During those months also, the trips to Oriskany—as they had taken to calling these, though they never went near the namesake town itself—seemed to take the place of other close relationships, or rather, to free them for still another kind. The mate, though still traveling regularly on his job, no longer found new land-and-home treasures, or was dulled or sated to them, now that he was owned. He found himself thinking of women again, or at least of kindly waitresses along the way, many of whom were extra kind in this magnolia weather, and it was no trouble at all to persuade Jim to ankle along with him in that sort of teamwork. The two of them found that the States were no different from Europe in these matters, only, in a queer way, more cynical. And don’t be surprised that these matters are mentioned here. For, just because we seem to be constructing an idyll here—and maybe we are—doesn’t mean that a man doesn’t remember the more humdrum pleasures of such a time, as well. What is an idyll, but that part of a man’s life which he will remember with clarity for all of it, so that all his years his tongue can go on touching it, as on a live nerve?

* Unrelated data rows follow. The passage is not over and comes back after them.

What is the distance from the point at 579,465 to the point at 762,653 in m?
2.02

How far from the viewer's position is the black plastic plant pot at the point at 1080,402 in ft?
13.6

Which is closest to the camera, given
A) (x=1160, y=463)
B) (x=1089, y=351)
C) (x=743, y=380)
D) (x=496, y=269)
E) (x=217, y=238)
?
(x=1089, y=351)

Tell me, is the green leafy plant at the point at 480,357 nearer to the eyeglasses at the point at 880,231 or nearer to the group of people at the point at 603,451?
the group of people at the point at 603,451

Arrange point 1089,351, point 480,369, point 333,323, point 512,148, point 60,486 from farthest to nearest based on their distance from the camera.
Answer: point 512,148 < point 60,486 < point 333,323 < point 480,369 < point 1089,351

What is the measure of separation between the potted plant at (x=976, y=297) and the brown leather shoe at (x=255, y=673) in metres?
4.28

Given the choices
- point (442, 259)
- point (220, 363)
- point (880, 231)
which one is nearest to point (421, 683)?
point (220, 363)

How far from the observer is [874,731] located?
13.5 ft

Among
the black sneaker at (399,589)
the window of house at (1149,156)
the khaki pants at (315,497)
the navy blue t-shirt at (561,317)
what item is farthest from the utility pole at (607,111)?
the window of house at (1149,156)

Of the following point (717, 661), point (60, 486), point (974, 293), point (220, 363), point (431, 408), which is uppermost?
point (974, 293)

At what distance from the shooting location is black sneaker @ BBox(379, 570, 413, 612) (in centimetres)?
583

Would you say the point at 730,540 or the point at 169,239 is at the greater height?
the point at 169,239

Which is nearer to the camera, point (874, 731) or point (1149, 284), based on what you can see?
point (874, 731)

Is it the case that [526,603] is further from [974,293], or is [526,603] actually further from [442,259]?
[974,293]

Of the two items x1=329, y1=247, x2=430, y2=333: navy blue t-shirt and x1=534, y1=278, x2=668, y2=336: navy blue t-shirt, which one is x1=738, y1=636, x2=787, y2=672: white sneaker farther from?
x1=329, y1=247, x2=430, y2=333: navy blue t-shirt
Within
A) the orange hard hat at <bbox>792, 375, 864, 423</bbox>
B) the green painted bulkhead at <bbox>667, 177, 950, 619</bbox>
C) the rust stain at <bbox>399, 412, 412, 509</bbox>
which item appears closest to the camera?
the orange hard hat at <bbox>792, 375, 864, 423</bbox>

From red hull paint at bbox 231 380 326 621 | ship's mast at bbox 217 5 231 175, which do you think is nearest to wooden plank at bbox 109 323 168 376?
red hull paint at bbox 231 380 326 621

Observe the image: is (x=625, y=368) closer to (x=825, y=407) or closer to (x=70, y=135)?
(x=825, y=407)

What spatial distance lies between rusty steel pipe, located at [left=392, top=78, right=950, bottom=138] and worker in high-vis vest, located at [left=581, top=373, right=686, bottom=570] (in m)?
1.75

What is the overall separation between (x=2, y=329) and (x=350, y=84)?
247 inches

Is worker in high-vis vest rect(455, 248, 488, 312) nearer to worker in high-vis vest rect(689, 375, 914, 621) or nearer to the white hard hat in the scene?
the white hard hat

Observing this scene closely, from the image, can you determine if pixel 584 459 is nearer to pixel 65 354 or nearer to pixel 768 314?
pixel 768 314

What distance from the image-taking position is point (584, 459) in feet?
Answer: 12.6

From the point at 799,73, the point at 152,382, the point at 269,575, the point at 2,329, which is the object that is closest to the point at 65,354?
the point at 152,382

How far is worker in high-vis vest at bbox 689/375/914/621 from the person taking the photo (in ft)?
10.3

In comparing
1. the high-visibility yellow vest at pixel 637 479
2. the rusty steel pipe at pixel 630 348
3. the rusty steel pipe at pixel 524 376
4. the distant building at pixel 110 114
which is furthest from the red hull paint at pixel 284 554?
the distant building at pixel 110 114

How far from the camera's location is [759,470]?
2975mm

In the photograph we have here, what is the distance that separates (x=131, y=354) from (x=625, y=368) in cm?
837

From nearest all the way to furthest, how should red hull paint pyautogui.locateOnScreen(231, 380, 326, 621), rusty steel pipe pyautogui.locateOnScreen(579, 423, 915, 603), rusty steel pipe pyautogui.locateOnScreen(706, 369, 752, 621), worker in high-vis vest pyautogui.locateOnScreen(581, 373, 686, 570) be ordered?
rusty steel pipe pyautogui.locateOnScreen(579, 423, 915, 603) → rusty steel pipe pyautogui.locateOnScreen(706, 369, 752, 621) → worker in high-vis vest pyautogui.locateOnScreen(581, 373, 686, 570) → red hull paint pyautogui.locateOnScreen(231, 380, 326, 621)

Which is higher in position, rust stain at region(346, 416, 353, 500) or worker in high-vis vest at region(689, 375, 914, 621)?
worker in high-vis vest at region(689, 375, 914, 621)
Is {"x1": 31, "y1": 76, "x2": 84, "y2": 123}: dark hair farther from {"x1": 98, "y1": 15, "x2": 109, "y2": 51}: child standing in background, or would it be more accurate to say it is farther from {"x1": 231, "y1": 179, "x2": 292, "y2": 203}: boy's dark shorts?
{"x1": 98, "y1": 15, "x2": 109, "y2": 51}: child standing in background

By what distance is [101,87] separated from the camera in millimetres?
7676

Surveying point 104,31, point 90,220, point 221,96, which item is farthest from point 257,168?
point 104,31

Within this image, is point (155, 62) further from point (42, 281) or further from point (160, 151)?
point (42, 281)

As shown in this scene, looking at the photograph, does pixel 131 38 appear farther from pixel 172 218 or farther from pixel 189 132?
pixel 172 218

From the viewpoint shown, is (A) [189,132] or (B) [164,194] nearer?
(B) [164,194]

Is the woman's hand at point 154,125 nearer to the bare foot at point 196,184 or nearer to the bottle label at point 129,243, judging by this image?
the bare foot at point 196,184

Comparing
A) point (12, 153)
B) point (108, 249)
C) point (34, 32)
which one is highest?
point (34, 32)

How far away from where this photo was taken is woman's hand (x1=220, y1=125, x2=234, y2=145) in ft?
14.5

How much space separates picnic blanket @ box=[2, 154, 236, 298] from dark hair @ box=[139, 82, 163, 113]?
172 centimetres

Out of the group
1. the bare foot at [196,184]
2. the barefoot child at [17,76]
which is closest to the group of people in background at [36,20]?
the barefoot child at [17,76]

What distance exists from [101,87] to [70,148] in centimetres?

As for the Pardees, these other matters, that is, other women, even helped Jim remember them, whereas along the line of the sisters’ usual destiny they might have been forgotten—though how so-called low women often help out the high ladies might not be appreciated by either side. But so it was—and so it sometimes occurred that he went to the Pardees for a pretended fourth time—the whole route there: two miles to the town, one and a half through it, and four round by the lake: all of it—but only in his mind. Meanwhile, in Sand Spring itself, people now and then tried to josh him about the sisters as the two veterans had; a love affair in such a place is often half audience. But as summer came on, it happened as might be expected; people forgot. Jim, on the other hand, though he didn’t get out there, found himself mentioning them now and again; clearly he thought of the sisters as staying the way they always were, suspended, if not actually waiting. And if this had no direct value to the sisters themselves, nevertheless, somewhere along the stations of life they had gone up a bit. In one way or another, for somebody, they had not passed out of mind.